Für den Preisanstieg gibt es mehrere Gründe. Einerseits sorgen sich Marktteilnehmer um das Angebot. So ist die Kupferproduktion in Chile zuletzt wegen ungünstiger Wetterbedingungen deutlich zurückgegangen. Laut Commerzbank-Analystin Barbara Lambrecht lag die Produktion 9,4 Prozent unter dem Vorjahresniveau. Chile ist der weltweit grösste Produzent von Kupfererz.
Bereits im vergangenen Jahr hatten Zwischenfälle in Minen die Förderung in Chile gebremst. Auch Produktionsprobleme in anderen wichtigen Förderländern wie Indonesien hatten das Angebot belastet.
Das Metall wird unter anderem für Stromnetze, Elektrofahrzeuge und andere Anwendungen der Energiewende benötigt. Hinzu kommt ein wachsender Bedarf durch Rechenzentren für Künstliche Intelligenz sowie die Rüstungsindustrie.

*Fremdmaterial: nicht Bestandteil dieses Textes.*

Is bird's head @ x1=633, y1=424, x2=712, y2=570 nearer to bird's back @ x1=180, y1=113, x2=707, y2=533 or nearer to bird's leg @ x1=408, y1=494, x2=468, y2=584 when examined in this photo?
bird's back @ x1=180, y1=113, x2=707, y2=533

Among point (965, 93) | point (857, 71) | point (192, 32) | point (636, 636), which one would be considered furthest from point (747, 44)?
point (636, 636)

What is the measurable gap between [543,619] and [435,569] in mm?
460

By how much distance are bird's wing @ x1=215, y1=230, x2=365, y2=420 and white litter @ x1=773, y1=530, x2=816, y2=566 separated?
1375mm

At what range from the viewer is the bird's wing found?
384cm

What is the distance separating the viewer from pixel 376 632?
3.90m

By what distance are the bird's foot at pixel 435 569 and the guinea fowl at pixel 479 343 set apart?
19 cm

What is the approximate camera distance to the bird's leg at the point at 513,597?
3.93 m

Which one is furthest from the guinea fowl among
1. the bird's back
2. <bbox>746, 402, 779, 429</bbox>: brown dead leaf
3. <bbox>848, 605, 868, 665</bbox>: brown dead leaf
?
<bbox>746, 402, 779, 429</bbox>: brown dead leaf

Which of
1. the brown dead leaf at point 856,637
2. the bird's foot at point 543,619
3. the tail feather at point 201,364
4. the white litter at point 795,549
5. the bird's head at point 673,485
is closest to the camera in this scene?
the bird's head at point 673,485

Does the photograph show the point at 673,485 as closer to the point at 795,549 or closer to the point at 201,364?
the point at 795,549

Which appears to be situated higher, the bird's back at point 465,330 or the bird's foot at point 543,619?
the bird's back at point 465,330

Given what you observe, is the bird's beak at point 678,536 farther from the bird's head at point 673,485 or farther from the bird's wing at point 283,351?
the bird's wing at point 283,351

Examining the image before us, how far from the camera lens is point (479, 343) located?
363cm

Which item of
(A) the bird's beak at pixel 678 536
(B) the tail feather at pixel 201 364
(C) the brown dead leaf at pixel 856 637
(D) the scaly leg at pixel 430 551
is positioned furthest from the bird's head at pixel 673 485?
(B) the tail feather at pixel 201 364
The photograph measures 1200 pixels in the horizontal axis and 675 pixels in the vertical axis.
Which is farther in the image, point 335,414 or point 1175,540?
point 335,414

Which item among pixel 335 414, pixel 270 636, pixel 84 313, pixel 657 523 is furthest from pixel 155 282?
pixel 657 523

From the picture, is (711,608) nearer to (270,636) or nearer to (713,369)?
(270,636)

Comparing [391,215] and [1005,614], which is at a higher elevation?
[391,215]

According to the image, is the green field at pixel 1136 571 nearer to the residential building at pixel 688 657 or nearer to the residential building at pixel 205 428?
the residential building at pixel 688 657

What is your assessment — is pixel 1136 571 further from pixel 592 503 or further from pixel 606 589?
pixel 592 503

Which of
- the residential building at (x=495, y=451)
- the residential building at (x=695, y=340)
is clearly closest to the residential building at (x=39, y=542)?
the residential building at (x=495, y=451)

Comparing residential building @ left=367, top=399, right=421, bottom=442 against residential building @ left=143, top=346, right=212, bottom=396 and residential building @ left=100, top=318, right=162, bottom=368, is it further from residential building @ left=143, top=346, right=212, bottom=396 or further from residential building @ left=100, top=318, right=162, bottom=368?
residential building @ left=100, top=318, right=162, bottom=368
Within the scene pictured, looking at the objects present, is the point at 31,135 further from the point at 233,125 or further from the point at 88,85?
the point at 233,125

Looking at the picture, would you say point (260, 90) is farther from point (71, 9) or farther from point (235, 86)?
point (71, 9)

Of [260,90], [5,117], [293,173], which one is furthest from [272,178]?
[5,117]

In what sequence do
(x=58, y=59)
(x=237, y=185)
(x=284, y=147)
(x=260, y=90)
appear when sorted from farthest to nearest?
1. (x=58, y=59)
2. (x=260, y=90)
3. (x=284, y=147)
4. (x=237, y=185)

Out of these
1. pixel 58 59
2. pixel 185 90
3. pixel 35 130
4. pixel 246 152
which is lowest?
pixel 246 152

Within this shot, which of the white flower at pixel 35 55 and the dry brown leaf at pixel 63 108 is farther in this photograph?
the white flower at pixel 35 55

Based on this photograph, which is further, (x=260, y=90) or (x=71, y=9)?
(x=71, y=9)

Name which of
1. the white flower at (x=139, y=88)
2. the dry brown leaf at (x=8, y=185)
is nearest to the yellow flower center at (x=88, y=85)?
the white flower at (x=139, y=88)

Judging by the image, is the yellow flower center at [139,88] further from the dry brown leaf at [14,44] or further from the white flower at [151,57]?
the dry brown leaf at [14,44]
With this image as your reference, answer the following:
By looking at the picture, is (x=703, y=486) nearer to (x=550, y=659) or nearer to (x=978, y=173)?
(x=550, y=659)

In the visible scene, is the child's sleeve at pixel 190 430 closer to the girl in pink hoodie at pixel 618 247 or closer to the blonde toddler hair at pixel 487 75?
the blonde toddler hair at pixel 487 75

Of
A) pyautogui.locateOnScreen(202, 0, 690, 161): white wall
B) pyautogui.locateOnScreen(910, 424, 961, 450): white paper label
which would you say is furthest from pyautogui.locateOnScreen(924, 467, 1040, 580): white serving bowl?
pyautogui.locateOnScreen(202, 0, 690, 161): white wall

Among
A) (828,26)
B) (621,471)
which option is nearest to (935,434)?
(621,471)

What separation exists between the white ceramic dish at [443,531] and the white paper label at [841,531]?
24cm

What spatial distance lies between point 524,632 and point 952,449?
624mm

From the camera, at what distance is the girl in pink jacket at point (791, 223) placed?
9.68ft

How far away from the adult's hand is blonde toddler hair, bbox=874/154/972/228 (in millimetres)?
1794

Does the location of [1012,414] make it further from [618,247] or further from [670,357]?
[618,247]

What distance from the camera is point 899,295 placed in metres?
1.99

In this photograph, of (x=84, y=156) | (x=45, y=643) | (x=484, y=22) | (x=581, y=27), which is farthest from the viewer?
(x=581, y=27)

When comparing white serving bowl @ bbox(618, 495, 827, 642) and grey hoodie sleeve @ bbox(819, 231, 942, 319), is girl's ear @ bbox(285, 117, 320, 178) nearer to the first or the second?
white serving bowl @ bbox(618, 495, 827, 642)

Für zusätzliche Nervosität sorgen mögliche neue US-Zölle. Die USA importierten im Juli mit 225'000 Tonnen so viel raffiniertes Kupfer wie noch nie seit Beginn der Statistik im Jahr 1990. Marktteilnehmer spekulieren darauf, dass US-Präsident Donald Trump auch die Einfuhr von raffiniertem Kupfer mit zusätzlichen Zöllen belegen könnte.
Bislang gelten die von Washington verhängten Kupferzölle allerdings nur für bestimmte weiterverarbeitete Produkte wie Rohre, Drähte, Stangen und Platten. Raffiniertes Kupfer selbst ist davon nicht betroffen.